**PÁGINA**
Por quê essa manipulação odiosa de transformar propostas
sérias de políticas públicas para a literatura em
tentativas de enfiar uma boa gaita no bolso? Diga lá, rapaz?
Mais
a frente, o “repórter” não se contém e qualifica como
“propostas descaradas” a idéia de “bolsas de criação”
e de “intercâmbio com Portugal e países latino-americanos”,
segundo ele, “um trem da alegria letrado”.
Propostas
descaradas? Trem da alegria? Quer dizer que as centenas de programas de
intercâmbio que existem na Europa, Estados Unidos, Ásia etc
são trens da alegria? Quer dizer que programas públicos de
apoio à arte como o National Endowment for Arts, dos Estados
Unidos, deveria ser fechado? E as milhares de bolsas públicas de
mestrado e doutorado no Brasil (inclusive bolsas-sanduíche, com
direito a pesquisa em outros países) deveriam ser extintas?

**TRECHOS DOS DADOS**
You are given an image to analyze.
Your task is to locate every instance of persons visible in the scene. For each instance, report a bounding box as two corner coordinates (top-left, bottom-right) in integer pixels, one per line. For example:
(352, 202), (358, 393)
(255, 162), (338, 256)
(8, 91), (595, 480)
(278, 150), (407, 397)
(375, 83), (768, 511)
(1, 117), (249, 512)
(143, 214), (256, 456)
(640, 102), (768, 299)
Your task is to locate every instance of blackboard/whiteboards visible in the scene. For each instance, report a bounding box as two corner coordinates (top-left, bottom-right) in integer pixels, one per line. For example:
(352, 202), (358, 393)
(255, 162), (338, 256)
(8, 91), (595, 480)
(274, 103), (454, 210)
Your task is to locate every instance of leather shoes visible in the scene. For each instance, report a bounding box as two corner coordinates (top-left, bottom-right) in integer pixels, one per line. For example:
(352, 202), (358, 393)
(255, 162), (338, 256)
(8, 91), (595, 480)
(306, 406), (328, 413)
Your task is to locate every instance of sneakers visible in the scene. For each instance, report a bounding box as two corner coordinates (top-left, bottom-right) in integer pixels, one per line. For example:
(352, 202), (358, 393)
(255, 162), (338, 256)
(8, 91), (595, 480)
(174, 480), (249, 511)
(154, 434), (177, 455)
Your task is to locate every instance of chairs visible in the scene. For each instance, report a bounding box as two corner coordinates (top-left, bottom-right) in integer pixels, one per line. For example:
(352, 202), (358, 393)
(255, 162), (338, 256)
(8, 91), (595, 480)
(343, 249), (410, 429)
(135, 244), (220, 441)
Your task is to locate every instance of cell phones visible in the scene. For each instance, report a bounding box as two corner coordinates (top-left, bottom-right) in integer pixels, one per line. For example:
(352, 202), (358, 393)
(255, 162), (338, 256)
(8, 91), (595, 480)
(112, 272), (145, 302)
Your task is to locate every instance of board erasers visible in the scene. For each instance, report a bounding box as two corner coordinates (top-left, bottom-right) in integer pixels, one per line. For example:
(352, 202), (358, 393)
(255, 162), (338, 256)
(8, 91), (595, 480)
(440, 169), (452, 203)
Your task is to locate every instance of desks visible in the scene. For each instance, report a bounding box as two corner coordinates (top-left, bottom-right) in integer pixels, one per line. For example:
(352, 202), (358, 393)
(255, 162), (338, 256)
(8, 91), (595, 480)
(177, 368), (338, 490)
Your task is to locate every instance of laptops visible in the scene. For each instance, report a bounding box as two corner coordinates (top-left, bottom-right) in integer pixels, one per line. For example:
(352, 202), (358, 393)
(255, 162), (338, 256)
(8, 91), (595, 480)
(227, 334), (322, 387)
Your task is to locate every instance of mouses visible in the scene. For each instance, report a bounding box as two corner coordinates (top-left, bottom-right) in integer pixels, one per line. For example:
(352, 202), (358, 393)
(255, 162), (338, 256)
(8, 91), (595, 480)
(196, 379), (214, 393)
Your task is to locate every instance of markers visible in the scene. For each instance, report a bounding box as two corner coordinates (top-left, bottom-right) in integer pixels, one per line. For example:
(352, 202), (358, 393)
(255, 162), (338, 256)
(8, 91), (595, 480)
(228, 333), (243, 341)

**PROBLEMAS E TAREFAS**
[1] Segundo a página, qual programa público de apoio à arte dos Estados Unidos é mencionado?
[2] Reescreva as linhas dos dados trocando "integer pixels" por "whole pixels" e mantendo todo o resto igual. Comece na primeira linha dos dados e pare depois da linha que contém "(112, 272), (145, 302)".

**RESPOSTAS DADAS**
[1] O National Endowment for Arts.

[2]
You are given an image to analyze.
Your task is to locate every instance of persons visible in the scene. For each instance, report a bounding box as two corner coordinates (top-left, bottom-right) in whole pixels, one per line. For example:
(352, 202), (358, 393)
(255, 162), (338, 256)
(8, 91), (595, 480)
(278, 150), (407, 397)
(375, 83), (768, 511)
(1, 117), (249, 512)
(143, 214), (256, 456)
(640, 102), (768, 299)
Your task is to locate every instance of blackboard/whiteboards visible in the scene. For each instance, report a bounding box as two corner coordinates (top-left, bottom-right) in whole pixels, one per line. For example:
(352, 202), (358, 393)
(255, 162), (338, 256)
(8, 91), (595, 480)
(274, 103), (454, 210)
Your task is to locate every instance of leather shoes visible in the scene. For each instance, report a bounding box as two corner coordinates (top-left, bottom-right) in whole pixels, one per line. For example:
(352, 202), (358, 393)
(255, 162), (338, 256)
(8, 91), (595, 480)
(306, 406), (328, 413)
Your task is to locate every instance of sneakers visible in the scene. For each instance, report a bounding box as two corner coordinates (top-left, bottom-right) in whole pixels, one per line. For example:
(352, 202), (358, 393)
(255, 162), (338, 256)
(8, 91), (595, 480)
(174, 480), (249, 511)
(154, 434), (177, 455)
Your task is to locate every instance of chairs visible in the scene. For each instance, report a bounding box as two corner coordinates (top-left, bottom-right) in whole pixels, one per line. For example:
(352, 202), (358, 393)
(255, 162), (338, 256)
(8, 91), (595, 480)
(343, 249), (410, 429)
(135, 244), (220, 441)
Your task is to locate every instance of cell phones visible in the scene. For each instance, report a bounding box as two corner coordinates (top-left, bottom-right) in whole pixels, one per line. For example:
(352, 202), (358, 393)
(255, 162), (338, 256)
(8, 91), (595, 480)
(112, 272), (145, 302)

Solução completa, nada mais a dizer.